A Dakota County judge imposed the ruling last week against Alibi Drinkery, stating it would get the $3,000 fine for every day it continued to violate Gov. Tim Walz's executive order requiring indoor dining be closed down until Jan. 11.
Alibi opened its doors multiple times during the shutdown order, but stayed closed between Thursday and Sunday to avoid $12,000 in fines.
Bars and restaurants in Minnesota are allowed to reopen for indoor service at 50% capacity as of Monday, with co-owner Lisa Monet Zarza saying on Friday she is preparing both Alibi and sister bar Froggy Bottoms in Northfield for this week.
But that doesn't mean her fight against the governor's orders will end. She said that she had intended to reopen on Friday before being talked out of it by, among others, her lawyer.
Instead she says she'll use the $12,000 she wouldn't have to pay in fines to go towards a legal challenge to "fight and come after you for everything that we've lost," referring to Walz, Attorney General Keith Ellison, and "anyone who was involved in this."
She also claims that it was the decision of Alibi and several other bars and restaurants that opened in violation of the order were the reason that Walz loosened the restrictions to allow indoor dining to resume on Monday.
Walz said he had taken this step after Minnesota's COVID-19 case count and hospitalizations dip significantly during the shutdown, but has not ruled out re-imposing restrictions if the situation worsens.
On Saturday, Minnesota confirmed its first five cases of the more contagious B117 strain of COVID-19, which has sparked extremely strict lockdown measures in the U.K., where it was first discovered.
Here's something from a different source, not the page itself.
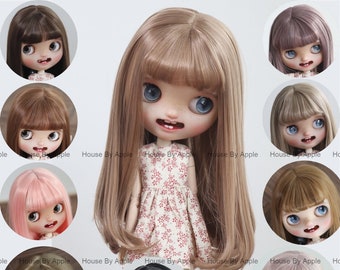 Blythe Doll Wig Long Rinka hair with bangs high temperature heat resistant fiber wig Doll Wig 9-10 inch wig BJD Wig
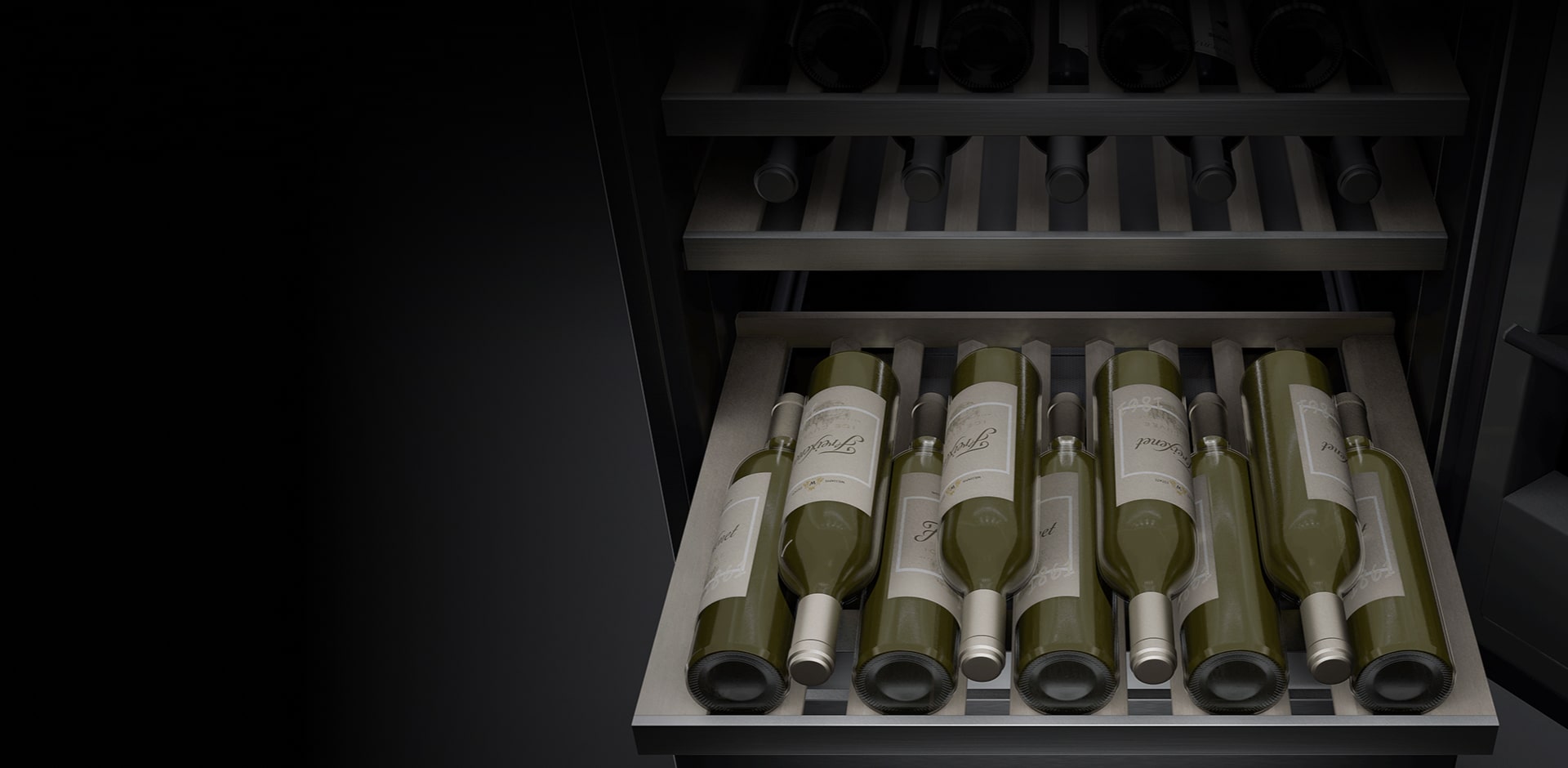 A close-up image of the inside of the wine cellar. Several bottles of wine are stored on the shelves, and the center shelf has been pulled out so that the wines can be easily viewed and accessed.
Zarza has been the face of Alibi's fight against the COVID-19 measures. The other co-owner of the bar Ricardo Baldazo, was charged in December with two counts of attempted murder and two counts of first-degree assault after firing upon police in Burnsville.
During her 7-minute Facebook post, Zarza also addressed the insurrection at the Capitol on Wednesday, denouncing the "hatred going on from both sides" and saying her "heart broke" for the protesters, police, and legislators scared for their safety.